A cough broke through the air, the sound too big for her small body. I reached over and patted her back softly, handing her a glass of water. She shook me off gently.

“I’m fine. I’ve had this cough for a while. Damn thing won’t go away.” She coughed a bit more, covering her mouth as her thin shoulders hunched.

“Tttt—” She struggled to find her words, but I didn’t have a clue what she was looking for. “Tay.” She finally said her daughter’s name, but she looked confused. “Tay keeps harping on me to see a doctor, but I don’t have time or energy for that.”

“I’m staying out of that, but I will say it’s better to deal with crappy doctors than suffer in silence.”

She nodded, her eyes focused again. She changed the subject immediately, asking me every question under the moon.

The sun was coming up as I finished telling her more about my job, my house. I realized when she went to her room to get dressed for the day I hadn’t thought about the rest of the brewing storm waiting for us back at Benning. For a short while I’d felt like a normal young woman venting to an old friend. It felt so good, but of course my brain reminded me that it would likely be the first and last time.

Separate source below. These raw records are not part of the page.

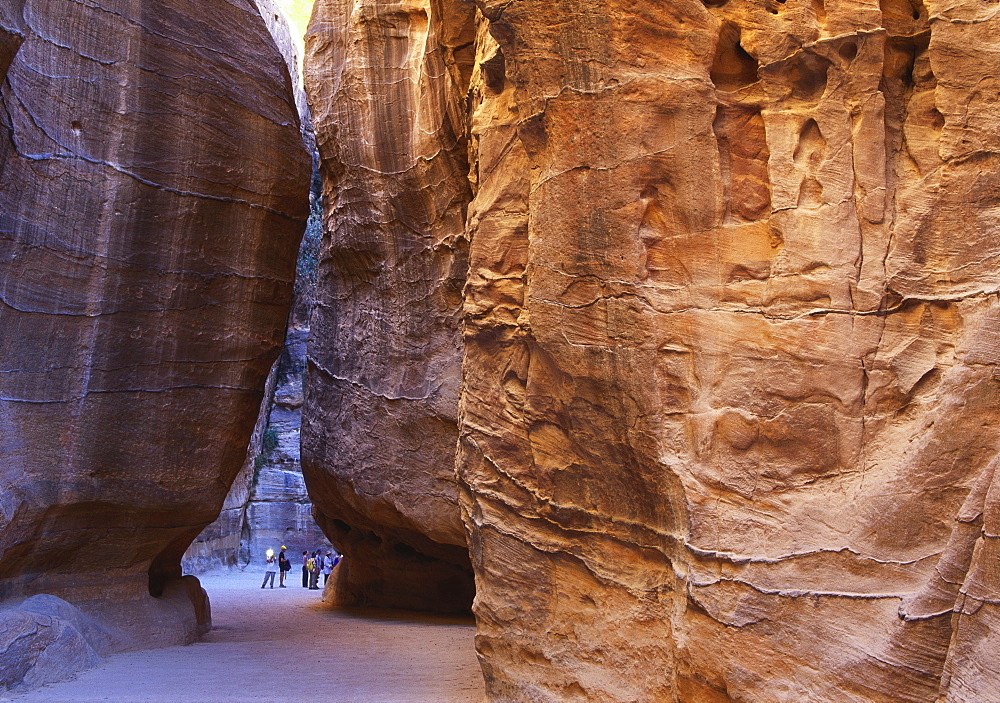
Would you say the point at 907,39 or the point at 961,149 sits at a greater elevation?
the point at 907,39

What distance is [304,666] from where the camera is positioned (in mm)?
9086

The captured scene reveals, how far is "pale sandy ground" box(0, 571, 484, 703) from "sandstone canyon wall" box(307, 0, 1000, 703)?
184cm

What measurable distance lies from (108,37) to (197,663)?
6.88 meters

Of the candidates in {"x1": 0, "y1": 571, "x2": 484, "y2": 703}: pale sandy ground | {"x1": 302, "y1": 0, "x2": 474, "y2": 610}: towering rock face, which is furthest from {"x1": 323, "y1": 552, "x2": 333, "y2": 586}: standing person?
{"x1": 0, "y1": 571, "x2": 484, "y2": 703}: pale sandy ground

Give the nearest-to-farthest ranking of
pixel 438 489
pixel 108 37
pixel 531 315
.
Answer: pixel 531 315 → pixel 108 37 → pixel 438 489

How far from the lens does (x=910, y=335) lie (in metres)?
5.18

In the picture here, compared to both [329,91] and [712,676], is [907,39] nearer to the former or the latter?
[712,676]

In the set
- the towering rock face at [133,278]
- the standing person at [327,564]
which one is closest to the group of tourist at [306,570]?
the standing person at [327,564]

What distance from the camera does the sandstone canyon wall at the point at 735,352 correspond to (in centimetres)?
487

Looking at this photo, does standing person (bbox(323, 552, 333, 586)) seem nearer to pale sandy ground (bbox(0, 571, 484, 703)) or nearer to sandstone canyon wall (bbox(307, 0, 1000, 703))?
pale sandy ground (bbox(0, 571, 484, 703))

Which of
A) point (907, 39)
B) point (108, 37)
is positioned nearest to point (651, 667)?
point (907, 39)

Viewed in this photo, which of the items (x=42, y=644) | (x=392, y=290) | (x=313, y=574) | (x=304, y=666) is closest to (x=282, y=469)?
(x=313, y=574)

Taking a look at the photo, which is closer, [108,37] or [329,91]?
[108,37]

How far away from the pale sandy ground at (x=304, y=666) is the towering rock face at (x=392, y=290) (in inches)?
58.3
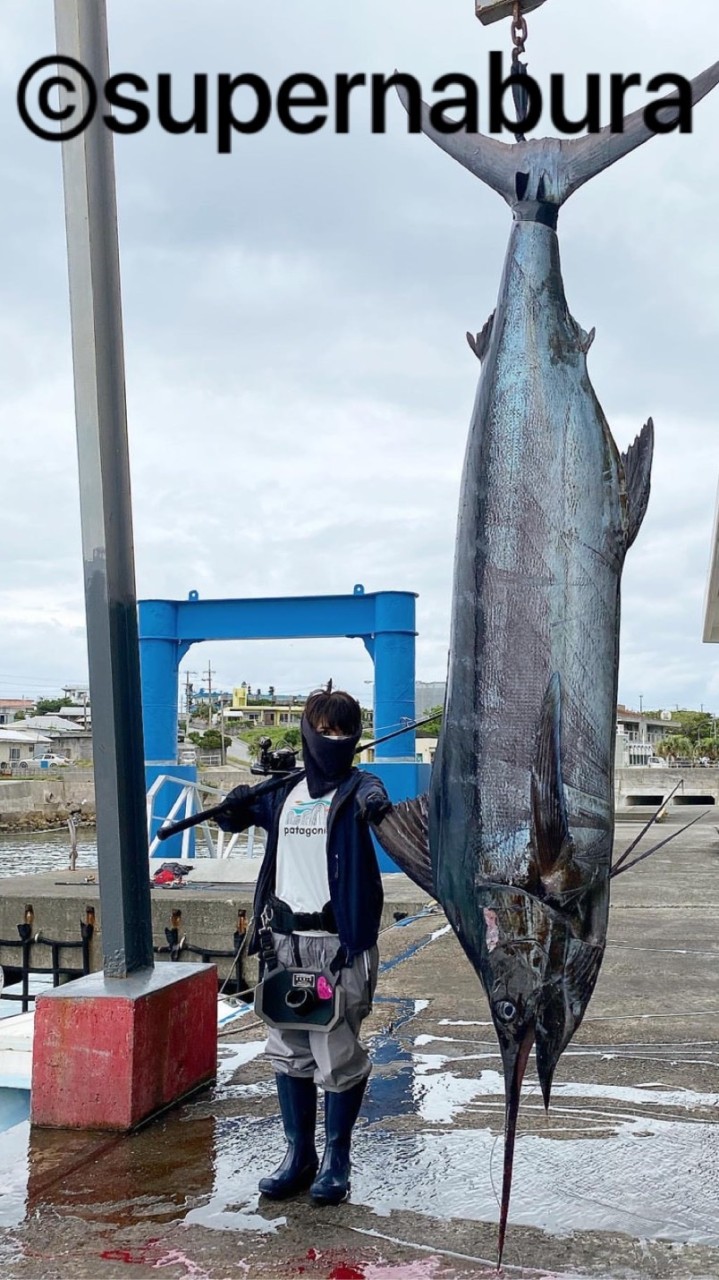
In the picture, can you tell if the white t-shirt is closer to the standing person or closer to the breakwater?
the standing person

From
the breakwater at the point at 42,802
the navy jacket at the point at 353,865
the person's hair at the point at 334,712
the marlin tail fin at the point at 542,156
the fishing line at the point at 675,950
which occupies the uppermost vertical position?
the marlin tail fin at the point at 542,156

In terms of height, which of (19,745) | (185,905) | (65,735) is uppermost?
(185,905)

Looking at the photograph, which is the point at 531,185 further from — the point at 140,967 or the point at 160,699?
the point at 160,699

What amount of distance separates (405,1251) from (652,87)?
2.97 m

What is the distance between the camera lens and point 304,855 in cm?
299

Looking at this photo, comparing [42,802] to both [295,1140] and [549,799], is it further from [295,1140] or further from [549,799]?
[549,799]

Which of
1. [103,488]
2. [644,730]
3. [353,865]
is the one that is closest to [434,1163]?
[353,865]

Kael stirred a little as I sat back down on the couch, and he reached for me, resting his head on my lap. He fell back asleep, his lips parting slightly, and I closed my eyes for a while. When I woke up again I looked up to see his mom standing in the doorway of the kitchen, same coffee mug in hand, watching us with a sweet smile on her face.

Chapter Twenty-one

Kael

Waking up to Karina in my ma’s living room was more jarring than I’d expected. I was confused as fuck as to where I was and what year it was. I hadn’t slept on that couch in years.

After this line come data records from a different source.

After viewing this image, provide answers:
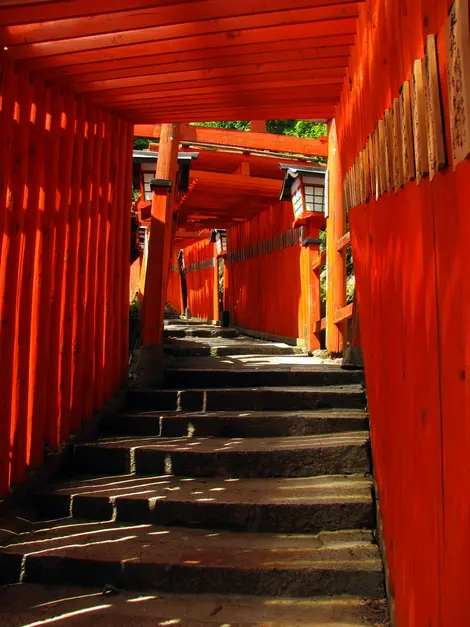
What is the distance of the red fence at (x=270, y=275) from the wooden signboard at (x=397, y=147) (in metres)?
5.75

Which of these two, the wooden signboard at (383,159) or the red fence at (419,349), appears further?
the wooden signboard at (383,159)

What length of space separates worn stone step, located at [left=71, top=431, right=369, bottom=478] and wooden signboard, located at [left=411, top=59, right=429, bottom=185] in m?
2.70

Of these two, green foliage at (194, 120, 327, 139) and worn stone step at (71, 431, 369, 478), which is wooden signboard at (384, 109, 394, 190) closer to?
worn stone step at (71, 431, 369, 478)

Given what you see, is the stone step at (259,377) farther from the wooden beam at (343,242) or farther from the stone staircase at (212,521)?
the wooden beam at (343,242)

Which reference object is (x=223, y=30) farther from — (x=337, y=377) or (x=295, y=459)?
(x=337, y=377)

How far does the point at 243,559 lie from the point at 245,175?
7753 millimetres

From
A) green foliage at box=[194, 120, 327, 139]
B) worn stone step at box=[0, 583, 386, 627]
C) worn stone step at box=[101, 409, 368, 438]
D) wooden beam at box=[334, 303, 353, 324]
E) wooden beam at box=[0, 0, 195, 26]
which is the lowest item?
worn stone step at box=[0, 583, 386, 627]

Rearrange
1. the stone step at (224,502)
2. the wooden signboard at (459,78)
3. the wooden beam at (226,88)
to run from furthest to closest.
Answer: the wooden beam at (226,88) < the stone step at (224,502) < the wooden signboard at (459,78)

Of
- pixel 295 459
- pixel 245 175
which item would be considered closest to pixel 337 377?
pixel 295 459

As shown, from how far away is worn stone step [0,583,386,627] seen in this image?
8.90ft

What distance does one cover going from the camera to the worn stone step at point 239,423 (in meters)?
4.46

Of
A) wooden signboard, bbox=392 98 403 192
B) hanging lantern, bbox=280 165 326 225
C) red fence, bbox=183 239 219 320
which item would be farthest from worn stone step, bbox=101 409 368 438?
red fence, bbox=183 239 219 320

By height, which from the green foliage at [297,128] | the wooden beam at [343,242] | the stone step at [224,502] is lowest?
the stone step at [224,502]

“Hi.” She smiled down at me, her hair falling over her shoulders.

“Hi,” I repeated, stretching my body as much as I could on the small couch. The smell was so familiar, but the circumstances were not.

Karina seemed well rested, a sense of ease over her that typically wasn’t there. As we left, my ma hugged me again and again, calling me my uncle’s name by accident. She had done that a few times on the phone, but I knew she was usually so exhausted from work that it made sense to mix our names up. That and our names were so similar. My sister had left for a study group earlier, but that was no surprise. Karina and my ma seemed to have a hard time saying goodbye to one another, which I both loved and hated. I knew I was only making things more complicated by intertwining our lives in every possible way.

“Were you nervous about me meeting your family?” she asked me as I pulled onto the highway.

I knew she would eventually ask her questions, but we had a long drive ahead, so part of me hoped her inquisition could wait until we were a little further into the day. My ma had been a mess when we’d left, but I’d promised her that I could come back more often. Karina made me promise her the same, pouting over not seeing my old bedroom, which I’d built out back. It was about the size of two sheds together and had everything I needed inside. When I was deep in deployment, I had daydreamed about running away and living there, in the back of my ma’s house forever.

“A bit, yeah.”

I didn’t look at her but I heard the subtle inhale she made at my honesty.

“Because of me? Or because you haven’t introduced anyone to them?” she asked. I knew she would assume it was because of something wrong with her, even though that couldn’t be further from the truth.

“No.” I shook my head, putting my blinker on to change lanes even though the road was empty except us. “Because of me. I didn’t think I would ever bring my two lives together.”

“Two lives?”

“It feels that way. Not as sinister as its sounds, but it does feel like I have two versions of myself,” I admitted. “Or more.”